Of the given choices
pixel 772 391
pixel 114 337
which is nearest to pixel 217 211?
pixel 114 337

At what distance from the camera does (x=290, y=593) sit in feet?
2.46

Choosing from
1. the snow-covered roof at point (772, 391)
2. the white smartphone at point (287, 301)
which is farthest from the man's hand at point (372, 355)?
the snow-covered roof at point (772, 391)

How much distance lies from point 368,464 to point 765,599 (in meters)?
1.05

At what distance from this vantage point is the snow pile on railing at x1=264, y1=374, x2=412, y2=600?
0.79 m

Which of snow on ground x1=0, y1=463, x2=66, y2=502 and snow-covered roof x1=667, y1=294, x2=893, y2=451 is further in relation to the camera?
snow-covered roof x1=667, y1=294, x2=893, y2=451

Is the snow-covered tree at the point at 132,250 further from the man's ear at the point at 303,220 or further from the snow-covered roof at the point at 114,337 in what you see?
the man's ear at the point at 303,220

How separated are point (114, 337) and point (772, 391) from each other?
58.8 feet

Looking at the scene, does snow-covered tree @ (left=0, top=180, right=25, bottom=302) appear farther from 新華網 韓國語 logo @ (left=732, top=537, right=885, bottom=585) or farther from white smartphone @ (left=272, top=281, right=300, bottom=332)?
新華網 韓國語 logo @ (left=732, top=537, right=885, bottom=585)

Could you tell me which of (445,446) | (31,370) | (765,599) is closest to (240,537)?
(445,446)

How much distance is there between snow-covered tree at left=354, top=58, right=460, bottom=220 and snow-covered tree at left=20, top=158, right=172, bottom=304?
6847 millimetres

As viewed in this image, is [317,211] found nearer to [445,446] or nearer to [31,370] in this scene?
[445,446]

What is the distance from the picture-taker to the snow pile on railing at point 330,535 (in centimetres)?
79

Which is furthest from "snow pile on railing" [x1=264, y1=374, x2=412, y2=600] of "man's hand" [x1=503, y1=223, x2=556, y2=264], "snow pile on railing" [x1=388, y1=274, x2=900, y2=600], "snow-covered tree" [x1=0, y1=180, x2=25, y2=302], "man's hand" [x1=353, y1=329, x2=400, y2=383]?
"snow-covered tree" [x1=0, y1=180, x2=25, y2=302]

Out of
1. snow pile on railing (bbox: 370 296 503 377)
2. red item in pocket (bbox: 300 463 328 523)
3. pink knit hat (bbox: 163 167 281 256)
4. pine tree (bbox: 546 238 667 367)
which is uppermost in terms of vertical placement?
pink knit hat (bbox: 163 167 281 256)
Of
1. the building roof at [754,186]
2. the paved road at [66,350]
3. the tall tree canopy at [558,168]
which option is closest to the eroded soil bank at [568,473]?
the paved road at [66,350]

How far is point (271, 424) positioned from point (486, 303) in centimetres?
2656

____

- _AIM OF THE EXERCISE_: Please repeat all of the records above word for word.

- _WRITTEN ANSWER_:
Of the given choices
pixel 772 391
pixel 114 337
which is nearest to pixel 217 211?
pixel 114 337

At what distance from the camera does (x=290, y=593) sit in feet?
2.46

Choosing from
1. the snow-covered roof at point (772, 391)
2. the white smartphone at point (287, 301)
which is farthest from the man's hand at point (372, 355)?
the snow-covered roof at point (772, 391)

How much distance lies from point 368,464 to point 765,599 (in meters)?
1.05

At what distance from this vantage point is the snow pile on railing at x1=264, y1=374, x2=412, y2=600?
0.79 m

Which of snow on ground x1=0, y1=463, x2=66, y2=502 and snow-covered roof x1=667, y1=294, x2=893, y2=451 is further in relation to the camera?
snow-covered roof x1=667, y1=294, x2=893, y2=451

Is the snow-covered tree at the point at 132,250 further from the man's ear at the point at 303,220 or further from the snow-covered roof at the point at 114,337 in what you see?
the man's ear at the point at 303,220

How separated are point (114, 337) and point (772, 391) from each other?
58.8 feet

Looking at the scene, does snow-covered tree @ (left=0, top=180, right=25, bottom=302) appear farther from 新華網 韓國語 logo @ (left=732, top=537, right=885, bottom=585) or farther from white smartphone @ (left=272, top=281, right=300, bottom=332)?
新華網 韓國語 logo @ (left=732, top=537, right=885, bottom=585)

Could you tell me which of (445,446) | (31,370) | (765,599) is closest to (240,537)?
(445,446)

How much distance is there between snow-covered tree at left=354, top=58, right=460, bottom=220 and snow-covered tree at left=20, top=158, right=172, bottom=304?
6847 millimetres

As viewed in this image, is [317,211] found nearer to [445,446] or nearer to [31,370] in this scene?
[445,446]

What is the distance from the picture-taker to the snow pile on railing at point 330,535 (in centimetres)?
79

Which is furthest from "snow pile on railing" [x1=264, y1=374, x2=412, y2=600] of "man's hand" [x1=503, y1=223, x2=556, y2=264], "snow pile on railing" [x1=388, y1=274, x2=900, y2=600], "snow-covered tree" [x1=0, y1=180, x2=25, y2=302], "man's hand" [x1=353, y1=329, x2=400, y2=383]?
"snow-covered tree" [x1=0, y1=180, x2=25, y2=302]

Out of
1. snow pile on railing (bbox: 370 296 503 377)
2. red item in pocket (bbox: 300 463 328 523)
3. pink knit hat (bbox: 163 167 281 256)
4. pine tree (bbox: 546 238 667 367)
which is uppermost in terms of vertical placement?
pink knit hat (bbox: 163 167 281 256)
Of
1. the building roof at [754,186]
2. the paved road at [66,350]
3. the tall tree canopy at [558,168]
which option is closest to the eroded soil bank at [568,473]?
the paved road at [66,350]

How far is point (271, 424) positioned from point (486, 303) in centimetres?
2656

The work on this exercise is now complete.